В полном смятении, с туманной пеленой в сознании Рыбак пришагал с колонной к знакомым воротам полиции. На просторном дворе их остановили, по команде всех враз повернули к крыльцу. Там уже стояли начальник, следователь Портнов и те двое в немецкой жандармской форме. Старший полицай громогласно доложил о прибытии, и начальник придирчивым взглядом окинул колонну.

— Вольно! Двадцать минут перекур, — сказал он, нащупывая глазами Рыбака. — Ты зайдешь ко мне.

— Есть! — сжавшись от чего-то неизбежного, что вплотную подступило к нему, промолвил Рыбак.

Сосед толкнул его локтем в бок.

— Яволь, а не есть! Привыкать надо.

"Пошел ты к черту!" — выругался про себя Рыбак. И вообще пусть все летит к дьяволу. В тартарары! Навеки!

Команду распустили. Рыбак метал вокруг смятенные взгляды и не знал, на что можно решиться. Полицаи во дворе загалдели, затолкались, беззлобно поругиваясь, принялись закуривать, в воздухе потянуло сладким дымком сигарет.
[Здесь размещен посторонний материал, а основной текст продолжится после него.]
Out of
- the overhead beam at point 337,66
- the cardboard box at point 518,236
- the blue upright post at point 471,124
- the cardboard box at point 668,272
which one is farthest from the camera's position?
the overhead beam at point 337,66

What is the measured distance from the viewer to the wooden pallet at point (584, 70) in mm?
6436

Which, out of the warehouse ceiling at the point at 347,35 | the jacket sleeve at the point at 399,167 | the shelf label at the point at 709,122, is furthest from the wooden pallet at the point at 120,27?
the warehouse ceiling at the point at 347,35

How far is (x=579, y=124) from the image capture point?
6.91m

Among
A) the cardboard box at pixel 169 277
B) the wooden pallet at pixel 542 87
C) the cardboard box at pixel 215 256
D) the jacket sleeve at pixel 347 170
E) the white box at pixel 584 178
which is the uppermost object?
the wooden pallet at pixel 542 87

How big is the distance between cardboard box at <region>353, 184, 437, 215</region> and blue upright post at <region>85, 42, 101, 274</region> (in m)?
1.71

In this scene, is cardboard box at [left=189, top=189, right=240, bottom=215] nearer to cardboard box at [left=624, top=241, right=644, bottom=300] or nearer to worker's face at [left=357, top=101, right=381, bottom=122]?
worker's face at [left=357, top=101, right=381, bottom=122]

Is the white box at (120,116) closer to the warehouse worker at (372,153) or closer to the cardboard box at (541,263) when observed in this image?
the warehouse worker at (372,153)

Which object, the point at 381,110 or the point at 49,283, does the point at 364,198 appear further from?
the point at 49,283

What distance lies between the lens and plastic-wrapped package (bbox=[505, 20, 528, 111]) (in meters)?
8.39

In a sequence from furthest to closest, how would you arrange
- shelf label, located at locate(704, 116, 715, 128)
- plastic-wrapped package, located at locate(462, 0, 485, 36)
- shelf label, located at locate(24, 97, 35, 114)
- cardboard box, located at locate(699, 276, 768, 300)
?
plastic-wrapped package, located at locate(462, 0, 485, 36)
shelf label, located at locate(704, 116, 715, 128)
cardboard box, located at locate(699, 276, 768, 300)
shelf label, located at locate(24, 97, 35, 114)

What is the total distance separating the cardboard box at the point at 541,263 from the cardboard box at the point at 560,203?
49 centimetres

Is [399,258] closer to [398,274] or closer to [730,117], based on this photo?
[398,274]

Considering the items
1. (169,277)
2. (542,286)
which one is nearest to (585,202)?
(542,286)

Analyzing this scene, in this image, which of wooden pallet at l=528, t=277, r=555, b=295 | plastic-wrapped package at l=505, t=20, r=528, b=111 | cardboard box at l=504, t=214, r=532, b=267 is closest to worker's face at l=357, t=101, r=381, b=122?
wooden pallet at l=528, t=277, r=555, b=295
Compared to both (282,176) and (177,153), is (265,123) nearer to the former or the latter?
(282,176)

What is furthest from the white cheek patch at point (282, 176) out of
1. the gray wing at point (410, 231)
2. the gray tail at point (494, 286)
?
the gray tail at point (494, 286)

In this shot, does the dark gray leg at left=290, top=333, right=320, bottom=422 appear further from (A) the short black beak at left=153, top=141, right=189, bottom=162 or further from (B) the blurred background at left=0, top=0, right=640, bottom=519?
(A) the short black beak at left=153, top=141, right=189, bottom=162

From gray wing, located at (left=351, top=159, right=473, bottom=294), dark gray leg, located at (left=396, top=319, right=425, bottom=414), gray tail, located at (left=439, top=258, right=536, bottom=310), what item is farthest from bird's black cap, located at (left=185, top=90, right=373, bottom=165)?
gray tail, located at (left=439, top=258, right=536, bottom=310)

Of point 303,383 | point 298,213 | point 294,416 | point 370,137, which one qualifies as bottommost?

Некоторые направились в помещение, а один пошел в угол двора к узкой дощатой будке с двумя дверками на деревянных закрутках. Рыбак боком также подался туда.

— Эй, ты куда?

Сзади с чуткой встревоженностью в глазах стоял Стась.

— Сейчас. На минутку.

Кажется, он произнес это довольно спокойно, затаив в себе свой теперь единственно возможный выход, и Стась беспечно отвернулся. Да, к чертям! Всех и все! Рыбак рванул скрипучую дверь, заперся на проволочный крючок, взглянул вверх. Потолок был невысоко, но для его нужды высоты, видимо, хватит. Между неплотно настланных досок вверху чернели полосы толя, за поперечину легко можно было просунуть ремень. Со злобной решимостью он расстегнул полушубок и вдруг застыл, пораженный — на брюках ремня не оказалось. И как он забыл, что вчера перед тем, как их посадить в подвал, этот ремень сняли у него полицаи. Руки его заметались по одежде в поисках чего-нибудь подходящего, но нигде ничего подходящего не было.

За перегородкой топнули гулко подошвы, тягуче проскрипела дверь — уходила последняя возможность свести счеты с судьбой. Хоть бросайся вниз головой! Непреодолимое отчаяние охватило его, он застонал, едва подавляя в себе внезапное желание завыть, как собака.

Но знакомый голос снаружи вернул ему самообладание.

— Ну, ты долго там? — прокричал издали Стась.

— Счас, счас...

— Начальство зовет!

Конечно, начальство не терпит медлительности, к начальству надлежит являться бегом. Тем более если решено сделать тебя полицаем. Еще вчера он мечтал об этом как о спасении. Сегодня же осуществление этой мечты оборачивалось для него катастрофой.

Рыбак высморкался, рассеянно нащупав пуговицу, застегнул полушубок. Наверно, ничего уже не поделаешь — такова судьба. Коварная судьба заплутавшего на войне человека. Не в состоянии что-либо придумать сейчас, он отбросил крючок и, стараясь совладать с рассеянностью, вышел из уборной.

На пороге, нетерпеливо выглядывая его, стоял начальник полиции.